D’altronde lui è Bond, James Bond, e ha sempre dei casi di importanza vitale da seguire, non può perdere tempo con una sola misera donna, lui deve correre presso la Corona Inglese a consegnare il suo rapporto, e deve prendere istruzioni per il prossimo attentato da sventare, e poi di corsa volare verso paesi esotici per scovare i piani malvagi dei malvagi. E data l’importanza delle sue missioni, lui può fare ciò che vuole, dire ciò che vuole, avere tutte le donne che vuole, e mandarle a quel paese quando vuole.
Questo è ciò che avviene nella mente delle donne succubi del fascino del proprio Bond, James Bond, privato. Noi all’esterno, vediamo invece un Vincolo, Giacomo Vincolo, e non è affascinante per niente, pure un po’ bruttino diremmo, intelligente sì per carità, anche un po’ spocchioso e snob, molto arguto, forse un nerd, o un geek, o magari è solo un neet con o senza spleen, ma di sicuro è un jerk.
La poveretta non immagina che il suo Bond affascinante e dalle imprese ai limiti delle possibilità umane sia in realtà un normale uomo, che fa un lavoro ordinario, che lei percepisce straordinario solo nel suo film personale ed esclusivo, in onda nella sua mente ogni giorno alle ore 8.00 con svariate repliche per tutta la settimana.
Poi arriva la realtà, il vero Giacomo Vincolo, ed ecco che la bella addormentata nel bosco si sveglia, ma non per un bacio, bensì per una serie di parole non troppo garbate. A nessuno piace essere idealizzato, nemmeno a chi ne avrebbe davvero bisogno, ognuno vuole essere visto per ciò che è, non per ciò che non è, anche se in positivo.

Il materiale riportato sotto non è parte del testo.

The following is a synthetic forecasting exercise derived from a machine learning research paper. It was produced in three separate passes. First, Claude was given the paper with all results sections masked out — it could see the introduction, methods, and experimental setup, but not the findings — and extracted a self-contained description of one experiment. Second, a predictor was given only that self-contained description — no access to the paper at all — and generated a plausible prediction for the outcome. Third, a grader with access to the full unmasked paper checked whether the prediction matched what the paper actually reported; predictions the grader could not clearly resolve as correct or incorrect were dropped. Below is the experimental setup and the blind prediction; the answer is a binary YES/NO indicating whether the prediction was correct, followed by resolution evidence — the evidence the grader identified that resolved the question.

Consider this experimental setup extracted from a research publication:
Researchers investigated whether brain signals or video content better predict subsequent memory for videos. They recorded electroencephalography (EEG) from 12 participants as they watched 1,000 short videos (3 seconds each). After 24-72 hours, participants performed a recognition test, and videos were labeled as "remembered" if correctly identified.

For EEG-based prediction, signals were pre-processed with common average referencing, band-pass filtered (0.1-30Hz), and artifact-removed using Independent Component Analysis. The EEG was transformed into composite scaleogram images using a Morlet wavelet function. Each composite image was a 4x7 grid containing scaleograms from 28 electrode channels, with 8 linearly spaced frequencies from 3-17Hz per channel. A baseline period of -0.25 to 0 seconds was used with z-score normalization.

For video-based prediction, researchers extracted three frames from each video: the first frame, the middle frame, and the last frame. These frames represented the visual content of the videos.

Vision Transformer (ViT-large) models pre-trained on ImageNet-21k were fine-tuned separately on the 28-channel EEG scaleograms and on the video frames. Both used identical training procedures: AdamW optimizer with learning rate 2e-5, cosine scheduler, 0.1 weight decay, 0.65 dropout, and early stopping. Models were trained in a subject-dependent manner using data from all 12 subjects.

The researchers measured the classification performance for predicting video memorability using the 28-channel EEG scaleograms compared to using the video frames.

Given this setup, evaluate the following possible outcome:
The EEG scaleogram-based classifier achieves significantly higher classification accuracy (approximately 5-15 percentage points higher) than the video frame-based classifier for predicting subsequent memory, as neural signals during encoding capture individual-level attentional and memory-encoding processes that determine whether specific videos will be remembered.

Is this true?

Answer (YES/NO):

L’idealizzazione se è necessaria per l’innamoramento (ovviamente la persona che ci piace deve essere unica e speciale per noi, diversa da tutti gli altri, altrimenti ci piacerebbero tutti!), quando è eccessiva diventa un ostacolo e preannuncia un epilogo davvero penoso. L’estrema idealizzazione abnorme rispetto alla percezione reale ci conduce diritto verso un burrone, e ringraziamo il Fato quando non è corrisposta, perché se malauguratamente viene corrisposta nella stessa “dismisura”, la coppia ben presto aprirà le falle della propria disistima accusandosi a vicenda di colpe inaudite: la successiva aggressività verbale è direttamente proporzionale, superata una certa soglia critica, al grado di idealizzazione nella fase di innamoramento.
Le donne “sceneggiatrici” che rincorrono chi non le vuole sono molto più fortunate delle donne “sceneggiatrici” che vengono ricambiate con lo stesso folle sentimento, perché il film di quest’ultime si trasformerà da spionaggio inventato a drammatico reale.
Ma come riconoscere il grado di idealizzazione anormale? Quando lui vi umilia e vi offende, e voi, dopo un minuto di delusione, siete ancora lì a pensare a quanto sia meraviglioso, a quante missioni importanti abbia svolto, e che il suo rifiuto mascheri un amore represso e rinnegato. Non dovete riabilitarlo all’amore, lui non è incapace di amare in generale solo perché non ama voi! Non vi ama perché siete delle Lucy acciondolate al suo pianoforte giocattolo che scambiate per vero pensando che si sia appena esibito al Musikverein di Vienna, mentre ha appena finito di giocare alla playstation.